The folder structure I recommend is:
```
my-awesome-project/ # top folder, this will eventually be zipped and put on a data-repository
code/ # scripts, etc. This folder you may typically be hosted on GitHub
data/ # this is where all the data goes which you download.
new-data/ # this is where the data you gathered is put after download (e.g. from glazio)
products/ # outputs: figures, tables, data-products, etc.
```

### Data publication

For upload to a data/code-repository, such as https://www.research-collection.ethz.ch/, you would typically:
- re-clone your code repository from GitHub
- run your master script
- delete the contents of the `data/` folder (or maybe not, depends)
- zip it and upload the zip-file to a code/data-repo (for us this is https://www.research-collection.ethz.ch/)

Note that if you have a "big model" which people may want to use on its own and not just to reproduce your research, then you want to publish this stand-alone.
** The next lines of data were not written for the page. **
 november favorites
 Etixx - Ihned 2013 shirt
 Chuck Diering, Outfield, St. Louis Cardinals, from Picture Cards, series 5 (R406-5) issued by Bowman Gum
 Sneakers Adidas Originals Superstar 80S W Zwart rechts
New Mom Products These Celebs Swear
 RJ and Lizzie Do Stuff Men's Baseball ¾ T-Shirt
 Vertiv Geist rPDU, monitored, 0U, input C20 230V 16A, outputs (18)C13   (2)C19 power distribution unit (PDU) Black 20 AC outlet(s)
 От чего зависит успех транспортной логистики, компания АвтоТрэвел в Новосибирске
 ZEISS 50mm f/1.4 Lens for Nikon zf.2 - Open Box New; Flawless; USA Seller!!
The `code/` folder could then be
```
code/
scripts/ # here are the scripts, including the master script
MyAwesomeModel/ # this is the model, has its separate GitHub repo
```

### License(s)

You should license your data, figures, code and text, that is not in the strictest sense needed to make your science reproducible but to make it *open*.
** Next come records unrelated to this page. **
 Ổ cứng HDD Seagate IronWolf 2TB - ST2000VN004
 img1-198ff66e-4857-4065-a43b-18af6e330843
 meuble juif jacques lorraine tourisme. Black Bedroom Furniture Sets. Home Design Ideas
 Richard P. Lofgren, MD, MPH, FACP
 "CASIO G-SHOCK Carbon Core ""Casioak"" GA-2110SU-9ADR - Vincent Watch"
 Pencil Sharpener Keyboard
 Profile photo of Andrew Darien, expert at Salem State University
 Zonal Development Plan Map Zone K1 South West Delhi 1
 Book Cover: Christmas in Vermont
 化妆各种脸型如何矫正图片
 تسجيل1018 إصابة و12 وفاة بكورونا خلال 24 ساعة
I use the following licenses:
- [MIT](https://en.wikipedia.org/wiki/MIT_License) for code
- [CC-By](https://creativecommons.org/licenses/by/4.0/) for text, data and anything else

These are both [permissive licenses](https://en.wikipedia.org/wiki/Permissive_software_license) which means that someone can do anything with the licensed content as long as you are correctly attributed. You may prefer other licenses, also, it is often good to follow what a community is using (in particular for code).
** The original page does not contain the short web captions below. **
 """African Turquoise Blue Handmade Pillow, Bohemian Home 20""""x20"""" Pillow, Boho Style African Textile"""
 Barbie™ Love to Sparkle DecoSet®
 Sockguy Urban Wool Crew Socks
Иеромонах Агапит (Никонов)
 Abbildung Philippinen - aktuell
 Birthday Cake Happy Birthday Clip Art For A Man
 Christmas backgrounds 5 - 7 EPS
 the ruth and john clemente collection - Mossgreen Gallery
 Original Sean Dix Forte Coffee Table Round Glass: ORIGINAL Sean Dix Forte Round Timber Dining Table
## Get your hands dirty with:

1. re-make teams of two (the idea is that you continue working on the same code base via git and GitHub)
2. Figure out how you can download files from the internet in your programming language. ChatGPT had this to say: https://gist.github.com/mauro3/36d2b843971e1f580f3589684c6051cd
- note that usually you can download (aka copy) files from a local folder with those functions too.
3. create a function to download a file and store it in a appropriate place. API `download_file(url, dir, file, force_download=false) -> full_file_path`
- download should not happen when the file is present already, unless `force_download=true`

4. create a function which can transform a Campbell-Scientific logger time stamp into an appropriate time-object (maybe a dedicated Date-time object, maybe just a floating point number, say days since some year)
- inpute is of form `year` (`2007`), day of year (`257`), HHMM (`2257`)
- API:
`parse_campbell_date_time(year, day, HHMM) -> appropriate-date-time-thingy`

5. First dataset: treat this as a "new dataset", i.e. one we produced and will publish as part of the release [This is a dataset from a weatherstation of us from 2007]. You find it on `vaw_public/werderm/rere-data` (if you struggle with the vaw-servers, then it's also on https://people.ee.ethz.ch/~werderm/rere-data/)

6. Create a reader which can read the `climate.dat` file using the `parse_campbell_date_time` function.
- check the `info` file and make sure units are in-line with what you used last week (I suggested `day` and `meter` as base units)

7. create a master script to:
- download data
- read `climate.dat`
- plot temperature and hourly preciptation rate
- --> store plot in `products/` folder

8. Run the mass balance model for two points on Gornergletscher at 2500m and 4000m with the data from 2007. For each point write the month total mass balance to a csv-file with header `year, month, smb [m water equivalent]` (yes place that csv-file in `products/`)

9. Reproduce your research: log into vierzack03.ethz.ch (or some other computer at hand, make sure to have the same file paths or do some magic), make a folder, in that folder clone the code repo, run the master script.

Stretch goals run your model either:
- for longer. For this download ERA5 re-anayisis data or some other suitable dataset (e.g. weather data from the Zermatt weather station)
- distributed. Download a DEM from swisstopo and a glacier outline from glamos for Gornergletscher.

-> this data then goes into `data/` folder as it is freely available.